Shankar Siva: When SABR has been used alone in the context of oligometastatic disease, there have been consistent safety readouts from the studies that include both retrospective and prospective trials in the setting. That's roughly about a grade three toxicity rate of around 5%. There are not many reports of higher complications. Typically, they're grade three settings, which means a requirement for hospitalization. This would involve an adverse event that requires some medication and hospitalization to try to fix in the short term.

When you compare this to alternatives, things like metastasectomy and other surgical removal, these can be quite challenging and morbid if it's in the setting of bone, for example, which is a common site of spread. These all necessitate hospitalization and, by definition, are a bit more intense from a patient perspective. When combining the drug therapy, the safety signals are pretty similar in the same context. It's not that the side effects are amplified synergistically, it's more that they are additive side effects.

When we're using the oligoprogressive setting with the TKI, we're pretty much adding that 5% grade three toxicity rate to the known background rate of the TKI. Interestingly, in that oligoprogressive setting, patients have often been on that TKI, that drug therapy, for quite some time, the immunotherapy. They already know what their side effect profile is. We are just talking about an additional 5%. In the context of patients receiving combination therapy, so upfront immunotherapy and SABR to all sites in the oligometastatic setting, what we saw in the RAPPORT trial is that it was again additive. We had about a 5% grade three toxicity rate from the immunotherapy and a 5% grade three toxicity rate from the radiation. We combine that together, so it was about 10%. The most common side effects were things like pneumonitis because kidney cancer often goes to the lung, and that was a common site of radiation.

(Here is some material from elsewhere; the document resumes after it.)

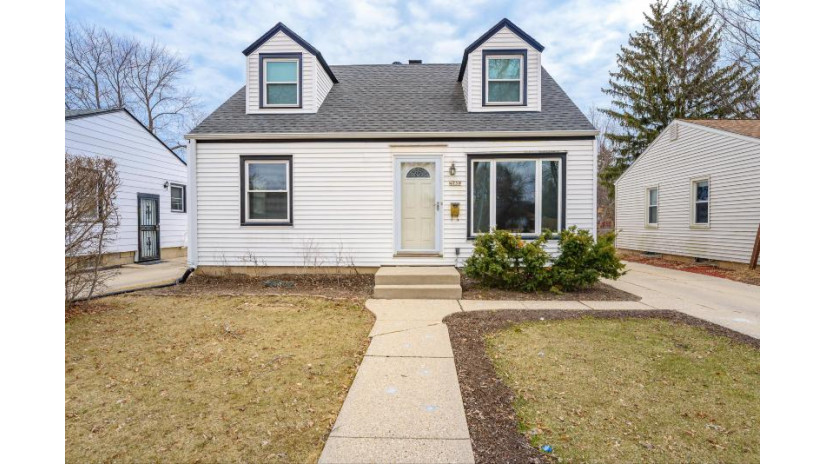 4750 N 45th St Milwaukee, WI 53218 by Terapak Realty MKE, LLC $103,000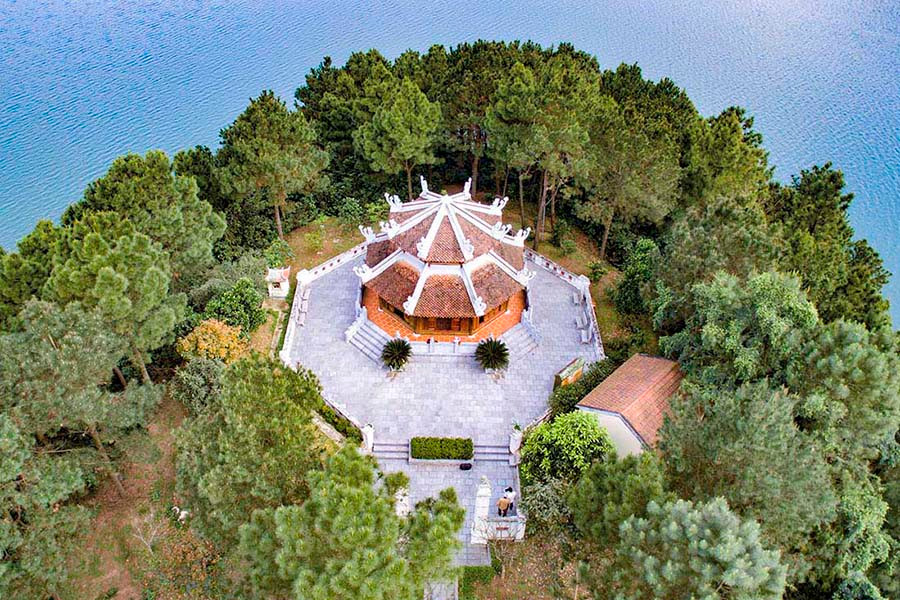 Ngôi đền thờ cố Tổng Bí thư Lê Duẩn nhìn từ trên cao. Ảnh: N.N.P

Alicia Morgans: Well, that does seem quite tolerable and really good to report that those are just additive toxicities, not synergistic, with no new safety signals, which is also really important. Just one final question, as you consider what the patient has to do in order to participate in a treatment like this, this does not sound like a long-term radiation therapy plan like those that we see certainly in prostate cancer or perhaps in other settings. What's the average number of cycles that you may see a patient getting SABR for their oligometastatic kidney cancer?

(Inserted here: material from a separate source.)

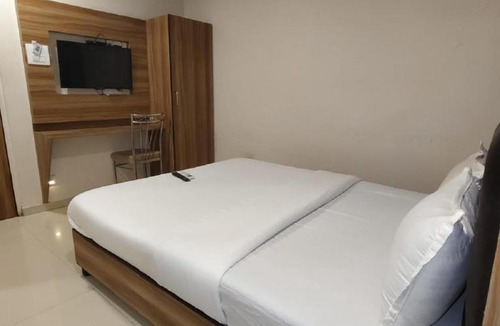Kismat Nagar Hotel | Hotel BKC Anex Near Bandra Kurla Complex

Shankar Siva: That's an excellent question. Generally, for example, in the US, SABR is known as SBRT, defined as up to five fractions of treatments. For the treatments that we've seen so far in the prospective trials, it's anywhere between one and five treatments, so can be really efficient. These are outpatient treatments. Patients can come in, get their one-hour radiotherapy, go home, and have dinner with their family. It's really quite tolerable and effective from the patient perspective.

From the repeated treatments, we don't actually often plan for repeated treatments. That's not part of the process. Often when we see control rates above 90% at two years, that's not something that we're expecting. However, some patients do inevitably have new sites of disease that pop up. In our practice and our reported series, we see that roughly about a third of patients have this ongoing oligometastatic type of pattern that is suitable for a further round of SABR. This might be one or two years later. They may come around for new sites of treatment and then again, repeat it sometime down the track. Now, in our own experience at Peter Mac, we have noticed that when using SBRT or SABR in lieu of systemic therapies—that first type of treatment and keeping the drug therapy on the shelf—we have about 35% of patients at five years who are still not on drug therapy and have just had one, two, or three courses of SABR in that period.

Alicia Morgans: Well, I really do commend you for such a fantastic lecture and for bringing us all up to speed on the use of SABR in the oligometastatic kidney cancer setting. This is something that clearly is changing the paradigm of treatment for the disease and certainly will continue to make a difference and continue to be studied for years to come. I so appreciate your time and your expertise. Thank you so much.

Shankar Siva: Thank you so much for the invitation. Appreciate it.